In the lines below, replace "arched window" with "round-topped window" and repeat them with everything else unchanged.

[Begin]

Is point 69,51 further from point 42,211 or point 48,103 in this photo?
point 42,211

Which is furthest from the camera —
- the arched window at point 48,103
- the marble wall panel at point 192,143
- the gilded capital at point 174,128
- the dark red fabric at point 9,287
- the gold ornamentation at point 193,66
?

[End]

#### COMPLETE OUTPUT:
Is point 69,51 further from point 42,211 or point 48,103 in this photo?
point 42,211

Which is furthest from the camera —
- the round-topped window at point 48,103
- the marble wall panel at point 192,143
- the gilded capital at point 174,128
- the dark red fabric at point 9,287
- the gold ornamentation at point 193,66
?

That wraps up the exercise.